■ PROMPT ■
Lay out the records as a Markdown table with the columns Row and Line, starting at the line that contains "In the photo, of" and ending at the last line of the records. Number each row and leave out blank lines.

■ TASK MATERIAL ■
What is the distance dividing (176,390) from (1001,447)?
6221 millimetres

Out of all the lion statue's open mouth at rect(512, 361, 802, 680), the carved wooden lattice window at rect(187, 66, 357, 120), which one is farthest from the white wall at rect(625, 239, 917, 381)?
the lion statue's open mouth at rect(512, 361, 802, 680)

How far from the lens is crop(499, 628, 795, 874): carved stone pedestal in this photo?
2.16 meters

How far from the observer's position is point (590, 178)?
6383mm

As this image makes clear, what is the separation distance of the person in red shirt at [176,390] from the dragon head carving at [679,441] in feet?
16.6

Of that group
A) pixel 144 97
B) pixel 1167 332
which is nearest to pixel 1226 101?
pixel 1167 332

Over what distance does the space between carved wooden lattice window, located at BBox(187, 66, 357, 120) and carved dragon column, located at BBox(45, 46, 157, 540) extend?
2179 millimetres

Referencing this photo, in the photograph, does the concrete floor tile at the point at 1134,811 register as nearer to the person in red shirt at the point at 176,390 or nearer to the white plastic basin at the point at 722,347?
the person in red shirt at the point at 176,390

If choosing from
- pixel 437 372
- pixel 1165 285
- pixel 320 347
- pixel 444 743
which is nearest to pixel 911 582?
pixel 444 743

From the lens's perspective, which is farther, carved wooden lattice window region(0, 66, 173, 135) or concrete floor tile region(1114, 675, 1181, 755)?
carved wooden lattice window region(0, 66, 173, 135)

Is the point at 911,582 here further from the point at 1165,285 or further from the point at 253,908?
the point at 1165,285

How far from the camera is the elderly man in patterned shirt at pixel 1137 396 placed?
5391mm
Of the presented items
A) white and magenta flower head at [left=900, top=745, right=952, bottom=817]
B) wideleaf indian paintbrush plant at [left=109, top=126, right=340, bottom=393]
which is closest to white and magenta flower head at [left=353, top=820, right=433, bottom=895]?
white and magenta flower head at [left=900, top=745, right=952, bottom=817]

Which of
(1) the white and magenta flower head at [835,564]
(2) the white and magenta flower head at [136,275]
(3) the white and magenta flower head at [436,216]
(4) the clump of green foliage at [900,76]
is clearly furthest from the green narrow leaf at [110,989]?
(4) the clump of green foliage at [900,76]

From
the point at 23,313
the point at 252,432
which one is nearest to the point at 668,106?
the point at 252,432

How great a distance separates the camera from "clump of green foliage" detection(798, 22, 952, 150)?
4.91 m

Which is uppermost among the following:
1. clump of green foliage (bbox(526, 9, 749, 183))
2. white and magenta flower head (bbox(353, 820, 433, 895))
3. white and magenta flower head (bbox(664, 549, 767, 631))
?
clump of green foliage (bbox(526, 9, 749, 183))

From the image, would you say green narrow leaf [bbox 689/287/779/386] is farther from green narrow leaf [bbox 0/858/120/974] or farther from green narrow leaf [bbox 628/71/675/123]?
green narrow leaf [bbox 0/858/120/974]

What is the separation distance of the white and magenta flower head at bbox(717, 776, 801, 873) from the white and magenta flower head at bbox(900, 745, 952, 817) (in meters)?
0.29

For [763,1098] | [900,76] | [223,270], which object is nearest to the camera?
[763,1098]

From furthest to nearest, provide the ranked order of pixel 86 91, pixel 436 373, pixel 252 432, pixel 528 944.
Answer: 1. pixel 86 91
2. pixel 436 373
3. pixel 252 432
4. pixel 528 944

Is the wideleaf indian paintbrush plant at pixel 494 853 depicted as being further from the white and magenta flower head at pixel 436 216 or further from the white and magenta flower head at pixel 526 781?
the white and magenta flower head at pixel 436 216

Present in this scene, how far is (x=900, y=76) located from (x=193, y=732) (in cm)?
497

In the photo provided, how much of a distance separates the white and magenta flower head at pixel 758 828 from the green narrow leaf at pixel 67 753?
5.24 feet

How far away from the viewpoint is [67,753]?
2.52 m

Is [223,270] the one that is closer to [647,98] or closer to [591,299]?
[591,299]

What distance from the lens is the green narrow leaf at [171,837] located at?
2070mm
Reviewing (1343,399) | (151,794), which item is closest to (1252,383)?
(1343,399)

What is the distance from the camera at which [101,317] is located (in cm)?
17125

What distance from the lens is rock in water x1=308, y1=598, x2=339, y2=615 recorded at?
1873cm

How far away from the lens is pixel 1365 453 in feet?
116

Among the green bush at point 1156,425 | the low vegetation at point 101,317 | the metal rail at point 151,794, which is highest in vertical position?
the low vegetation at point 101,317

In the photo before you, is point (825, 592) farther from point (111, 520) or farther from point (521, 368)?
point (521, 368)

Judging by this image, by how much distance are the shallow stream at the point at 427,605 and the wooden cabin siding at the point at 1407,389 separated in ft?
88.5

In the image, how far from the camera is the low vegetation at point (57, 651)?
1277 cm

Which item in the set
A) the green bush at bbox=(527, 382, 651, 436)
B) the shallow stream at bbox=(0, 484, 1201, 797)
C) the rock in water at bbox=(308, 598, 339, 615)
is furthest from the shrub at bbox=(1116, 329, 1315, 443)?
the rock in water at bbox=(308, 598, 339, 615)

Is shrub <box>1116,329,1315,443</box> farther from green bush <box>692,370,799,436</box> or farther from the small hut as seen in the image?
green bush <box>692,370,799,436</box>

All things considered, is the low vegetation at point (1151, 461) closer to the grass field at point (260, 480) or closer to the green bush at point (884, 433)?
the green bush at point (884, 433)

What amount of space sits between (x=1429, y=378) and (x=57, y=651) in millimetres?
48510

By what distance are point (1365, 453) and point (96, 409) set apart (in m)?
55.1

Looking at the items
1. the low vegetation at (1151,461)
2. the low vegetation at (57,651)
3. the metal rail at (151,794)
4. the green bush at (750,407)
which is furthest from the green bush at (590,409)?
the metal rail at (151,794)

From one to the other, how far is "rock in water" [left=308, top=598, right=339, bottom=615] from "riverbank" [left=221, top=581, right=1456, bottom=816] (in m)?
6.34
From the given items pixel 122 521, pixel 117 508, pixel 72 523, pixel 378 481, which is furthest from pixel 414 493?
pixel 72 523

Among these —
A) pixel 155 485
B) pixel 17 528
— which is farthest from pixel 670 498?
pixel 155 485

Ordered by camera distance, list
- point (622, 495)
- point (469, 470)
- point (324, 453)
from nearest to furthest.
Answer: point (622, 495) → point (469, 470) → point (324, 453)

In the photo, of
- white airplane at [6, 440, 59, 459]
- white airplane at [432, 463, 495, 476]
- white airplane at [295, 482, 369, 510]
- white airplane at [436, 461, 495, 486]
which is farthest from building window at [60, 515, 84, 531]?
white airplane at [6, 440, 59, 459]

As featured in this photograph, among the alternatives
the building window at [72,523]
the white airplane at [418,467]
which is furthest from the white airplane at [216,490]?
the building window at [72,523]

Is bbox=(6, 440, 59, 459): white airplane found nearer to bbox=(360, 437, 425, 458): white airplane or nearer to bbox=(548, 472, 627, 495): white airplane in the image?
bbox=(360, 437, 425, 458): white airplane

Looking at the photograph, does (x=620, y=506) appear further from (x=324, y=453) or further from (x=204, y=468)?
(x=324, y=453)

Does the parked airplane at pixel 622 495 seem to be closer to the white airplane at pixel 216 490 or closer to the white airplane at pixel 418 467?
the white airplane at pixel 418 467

■ SOLVED EXERCISE ■
| Row | Line |
|---|---|
| 1 | In the photo, of |
| 2 | - white airplane at [6, 440, 59, 459] |
| 3 | - white airplane at [432, 463, 495, 476] |
| 4 | - white airplane at [295, 482, 369, 510] |
| 5 | - white airplane at [436, 461, 495, 486] |
| 6 | which is farthest from building window at [60, 515, 84, 531]? |
| 7 | white airplane at [6, 440, 59, 459] |
| 8 | As featured in this photograph, among the alternatives |
| 9 | the building window at [72,523] |
| 10 | the white airplane at [418,467] |
| 11 | which is furthest from the white airplane at [216,490]? |
| 12 | the building window at [72,523] |
| 13 | Is bbox=(6, 440, 59, 459): white airplane found nearer to bbox=(360, 437, 425, 458): white airplane or nearer to bbox=(548, 472, 627, 495): white airplane in the image? |
| 14 | bbox=(360, 437, 425, 458): white airplane |
| 15 | Looking at the photograph, does (x=620, y=506) appear further from (x=324, y=453) or further from (x=204, y=468)? |
| 16 | (x=324, y=453) |
| 17 | Does the parked airplane at pixel 622 495 seem to be closer to the white airplane at pixel 216 490 or closer to the white airplane at pixel 418 467? |
| 18 | the white airplane at pixel 418 467 |